= TEXT SECTION =
On Tue, 19 Jun 2012, Iain Sandoe wrote:

> 
> On 19 Jun 2012, at 22:41, Mike Stump wrote:
> 
> > On Jun 19, 2012, at 12:22 PM, Iain Sandoe <i...@codesourcery.com> wrote:
> >> On 19 Jun 2012, at 13:53, Dominique Dhumieres wrote:
> >> 
> >>> On Tue, 19 Jun 2012, Richard Guenther wrote:
> >>>> 
> >>>>> Richard Guenther <rguent...@suse.de> writes:
> >>>>>> We are too eager to bump alignment of some decls when vectorizing.
> >>>>>> The fix is to not bump alignment of decls the user explicitely
> >>>>>> aligned or that are used in an unknown way.
> >>>>> 
> >>>>> I thought attribute((__aligned__)) only set a minimum alignment for
> >>>>> variables?  Most usees I've seen have been trying to get better
> >>>>> performance from higher alignment, so it might not go down well if the
> >>>>> attribute stopped the vectoriser from increasing the alignment still
> >>>>> further.

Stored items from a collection
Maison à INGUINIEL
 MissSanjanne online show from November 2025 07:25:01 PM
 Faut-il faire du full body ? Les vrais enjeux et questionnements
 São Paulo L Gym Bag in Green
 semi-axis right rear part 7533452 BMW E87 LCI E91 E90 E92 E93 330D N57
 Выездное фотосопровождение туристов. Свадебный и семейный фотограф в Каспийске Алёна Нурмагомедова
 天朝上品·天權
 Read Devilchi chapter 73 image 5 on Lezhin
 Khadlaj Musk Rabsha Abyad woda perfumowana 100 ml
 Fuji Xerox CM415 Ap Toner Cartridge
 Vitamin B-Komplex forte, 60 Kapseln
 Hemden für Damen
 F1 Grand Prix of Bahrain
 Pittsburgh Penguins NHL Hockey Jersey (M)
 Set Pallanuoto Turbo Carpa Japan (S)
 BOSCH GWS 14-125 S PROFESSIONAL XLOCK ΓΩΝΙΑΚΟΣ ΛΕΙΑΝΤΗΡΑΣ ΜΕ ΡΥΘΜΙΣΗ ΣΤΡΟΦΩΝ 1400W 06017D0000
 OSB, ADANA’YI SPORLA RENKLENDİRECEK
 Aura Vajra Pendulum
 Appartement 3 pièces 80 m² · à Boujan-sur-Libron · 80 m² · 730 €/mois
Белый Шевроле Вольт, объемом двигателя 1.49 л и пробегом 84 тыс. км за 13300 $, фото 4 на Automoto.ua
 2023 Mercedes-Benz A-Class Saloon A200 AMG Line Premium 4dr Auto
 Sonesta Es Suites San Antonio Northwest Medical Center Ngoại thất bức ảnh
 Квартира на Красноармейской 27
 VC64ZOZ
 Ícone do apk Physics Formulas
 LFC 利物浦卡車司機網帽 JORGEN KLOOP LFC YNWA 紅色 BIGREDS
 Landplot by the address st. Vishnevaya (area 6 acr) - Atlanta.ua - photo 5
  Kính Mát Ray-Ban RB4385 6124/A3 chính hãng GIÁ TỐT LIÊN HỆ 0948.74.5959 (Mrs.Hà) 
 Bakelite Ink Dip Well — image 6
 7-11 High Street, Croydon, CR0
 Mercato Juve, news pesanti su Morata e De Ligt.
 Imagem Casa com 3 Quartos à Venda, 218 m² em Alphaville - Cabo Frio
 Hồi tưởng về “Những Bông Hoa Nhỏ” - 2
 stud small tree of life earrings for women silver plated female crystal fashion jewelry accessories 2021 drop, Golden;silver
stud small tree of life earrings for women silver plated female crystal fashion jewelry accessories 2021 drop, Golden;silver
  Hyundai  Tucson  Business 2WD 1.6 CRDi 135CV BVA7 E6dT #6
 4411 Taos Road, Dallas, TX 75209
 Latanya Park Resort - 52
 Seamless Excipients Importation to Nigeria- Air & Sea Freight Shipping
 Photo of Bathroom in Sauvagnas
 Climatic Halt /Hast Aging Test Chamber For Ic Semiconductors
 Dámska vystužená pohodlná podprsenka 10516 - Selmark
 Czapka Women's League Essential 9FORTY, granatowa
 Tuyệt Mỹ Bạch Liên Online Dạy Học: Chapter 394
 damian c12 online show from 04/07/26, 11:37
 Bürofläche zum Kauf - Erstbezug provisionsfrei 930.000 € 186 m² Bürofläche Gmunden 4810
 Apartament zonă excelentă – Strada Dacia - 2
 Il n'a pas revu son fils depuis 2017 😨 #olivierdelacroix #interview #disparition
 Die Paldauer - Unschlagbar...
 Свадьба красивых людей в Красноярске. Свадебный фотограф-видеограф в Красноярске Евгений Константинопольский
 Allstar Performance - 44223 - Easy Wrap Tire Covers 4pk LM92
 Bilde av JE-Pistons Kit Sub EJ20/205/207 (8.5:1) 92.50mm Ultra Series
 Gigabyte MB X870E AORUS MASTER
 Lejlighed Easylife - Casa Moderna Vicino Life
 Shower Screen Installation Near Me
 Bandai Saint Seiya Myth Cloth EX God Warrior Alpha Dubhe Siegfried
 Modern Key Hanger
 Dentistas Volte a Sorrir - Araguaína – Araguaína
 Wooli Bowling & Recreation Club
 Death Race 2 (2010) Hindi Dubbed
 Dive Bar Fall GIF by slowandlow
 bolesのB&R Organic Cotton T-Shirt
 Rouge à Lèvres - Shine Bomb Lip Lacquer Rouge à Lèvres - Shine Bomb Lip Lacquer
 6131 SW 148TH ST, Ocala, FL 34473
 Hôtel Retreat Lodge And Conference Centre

= PROBLEM 1 =
Extract the part of the email thread that starts with "On Tue, 19 Jun 2012, Iain" and goes on through "an unknown way.".
= PROBLEM 2 =
Name every distinct person the email thread identifies as having written a quoted message.
These records were drawn from a different source than the email thread.

= EXERCISE RESPONSE 1 =
On Tue, 19 Jun 2012, Iain Sandoe wrote:

> 
> On 19 Jun 2012, at 22:41, Mike Stump wrote:
> 
> > On Jun 19, 2012, at 12:22 PM, Iain Sandoe <i...@codesourcery.com> wrote:
> >> On 19 Jun 2012, at 13:53, Dominique Dhumieres wrote:
> >> 
> >>> On Tue, 19 Jun 2012, Richard Guenther wrote:
> >>>> 
> >>>>> Richard Guenther <rguent...@suse.de> writes:
> >>>>>> We are too eager to bump alignment of some decls when vectorizing.
> >>>>>> The fix is to not bump alignment of decls the user explicitely
> >>>>>> aligned or that are used in an unknown way.

= EXERCISE RESPONSE 2 =
Iain Sandoe, Mike Stump, Dominique Dhumieres, Richard Guenther